GPUSPH / gpusph

The world's first CUDA implementation of Weakly-Compressible Smoothed Particle Hydrodynamics
157 stars 67 forks source link

Messy whole program structure #36

Open sanguinariojoe opened 5 years ago

sanguinariojoe commented 5 years ago

Your are clearly not the first CFD libraries which is asking the user to code his own solver, e.g. Palabos, ASL, and so far OpenFOAM. However, the way GPUSPH is doing that is a mess...

In my opinion, GPUSPH shall be refactored in such a way that everything outside src/problems can be compiled as one or more libraries, and subsequently everything inside src/problems can be linked linked against those libs.

Right now, there is some sort of "main", which is basically managing everything to rely the control to the selected problem... As a consequence, each compiled problem is a whole new GPUSPH instance... From all the issues potentially associated to this behaviour, my favourite one is the error hiding.

Narcolessico commented 5 years ago

Hi Jose,

the main structure of GPUSPH comes from a small simulator that was not even written in C; then ported to exploit the GPU with CUDA, then multi-GPU and multi-node. All of this with from a handful of main developers and a lot of small, precious contributions. Many contributions came by passionate researchers who do not have a background in professional software development and were often overwhelmed with tasks (you know how research works - one can't just work full-time "only" on maintenance for months).

You're not the first one realizing that the overall structure has large improvement margins :-) but it is less trivial to realize that there are a lot of ideas, list of improvements, discussions and tests in the TODO list, not to mention side activities like modeling and interpreting experiments. What is lacking is not awareness or good will, but rather what in the software industry is called the "capacity" (aka: there are very few contributors with very few time available), while deadlines end up increasing the "technical debt". The approach currently used is the same used in many in the industry: rather than an abrupt rewrite, a long, incremental improvement process. You will find a lot of traces of it in the commit history.

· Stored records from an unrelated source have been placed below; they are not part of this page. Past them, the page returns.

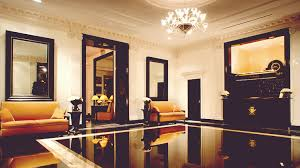 What Is The Interior Design Style Of The Carlyle New York City - New york interior design style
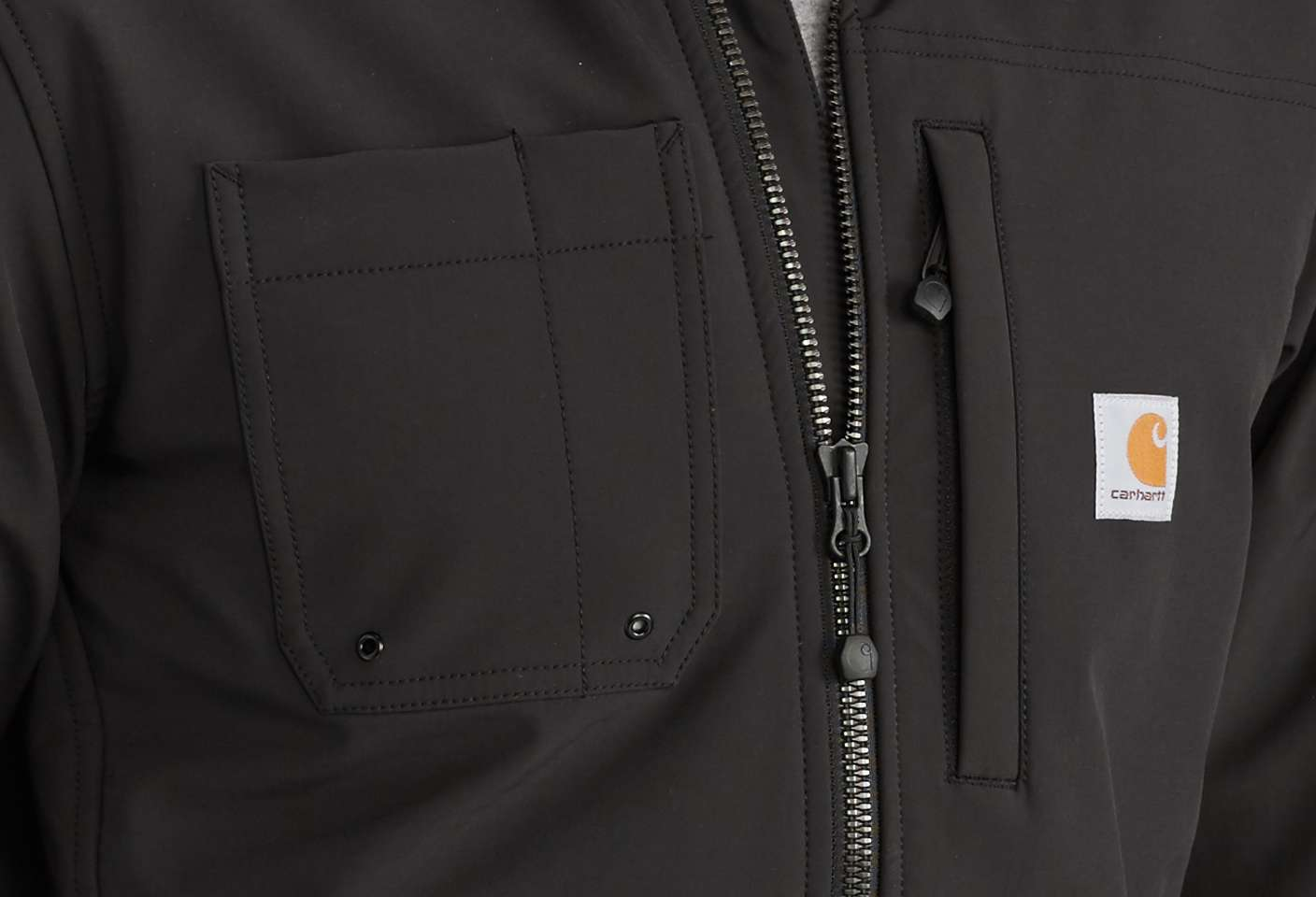 Chest pocket with pen stall keeps your pen close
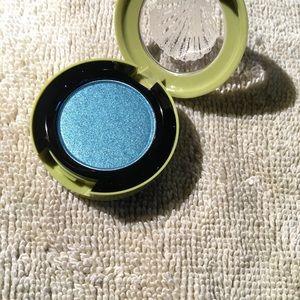 Mac Eyeshadow 'Shimmermoss.'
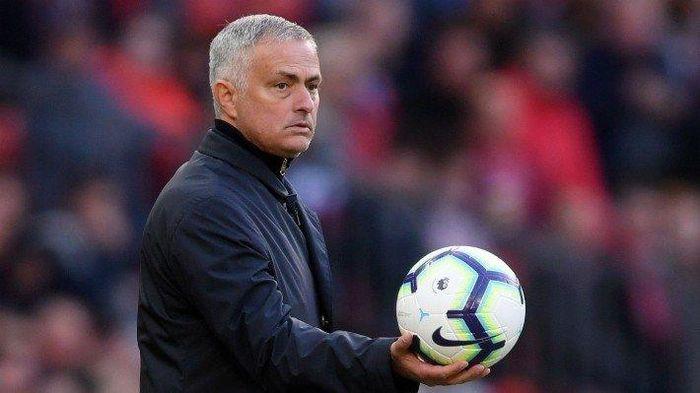 Huấn luyện viên Mourinho yêu cầu đổi mục tiêu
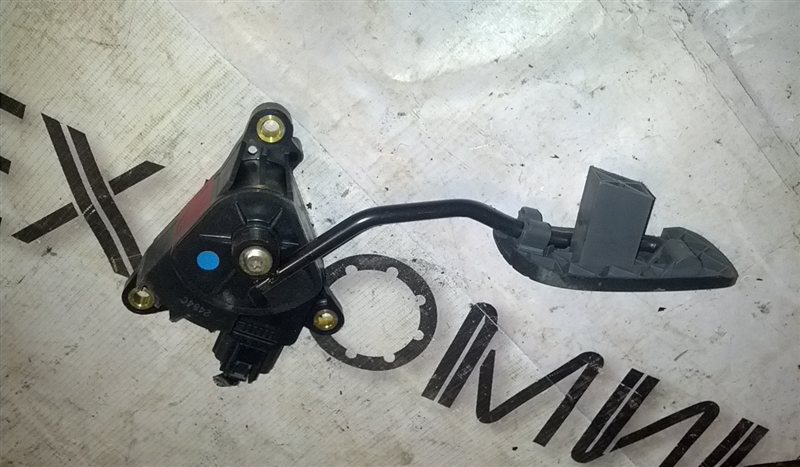 Педаль подачи топлива Nissan March AK12 CR12(DE) (б/у)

Every feedback is welcome but it is especially constructive when it ends with "I propose". Could you make a detailed proposal, possibly in form of code by forking the repository and implementing its main lines? I am sure the merge request will get all the attention it deserves.

Thank you for your feedback!

Oblomov commented 5 years ago

In addition to what @Narcolessico wrote, there are both historical and practical reason for the current design. And while we are steadily moving towards an improved internal architecture, this is still done within the constraints imposed by available time and workforce, which as mentioned isn't exactly abundant.

Concerning specifically the current integrated relationship between user problems and main application, this is due to a choice made in finding an optimal compromise between development time and code performance. More in detail, the device code massively relies on templates to fence optional components (both code and variables), and avoid the mere support for additional features from having any impact at all on performance. The downside of this approach is that to support runtime selection of options requires the compilation of all (compatible) option combinations, which results in extremely long compile times. In fact, the choice to make the framework options a compile-time decision in the user problem came when, even with considerably less variety than we have today, it took several hours to come out with the independent main executable, which completely destroyed the performance of the edit/compile/run cycle during development.

I can't say I'm happy with the decision, and as a matter of fact, we do have a solution planned, which consists in moving away from the current “single source” approach for the device code into a “separate source” approach, which is supported in recent versions of CUDA via NVRTC.

Following up to @Narcolessico proposal to “put your money where your mouth is”, you could for example try and implement dynamic loading of specific instances of the device code via NVRTC, as a first step; this would subsequently allow the CUDASimFramework to be instantiated from within the GPUWorker, rather than the user problem, which is a prerequisite to untangle the user problem from the rest of GPUSPH.

sanguinariojoe commented 5 years ago

Hey guys!

First of all, regarding netiquette... No offence, but impolite and not-diplomatic language is the generally accepted approach in free software development. It is, because polite discussions are not pragmatic, and don't let evaluate the level of concern. Now (since https://github.com/GPUSPH/gpusph/issues/31) you have a fully open project, so I would expect this short of comments quite often.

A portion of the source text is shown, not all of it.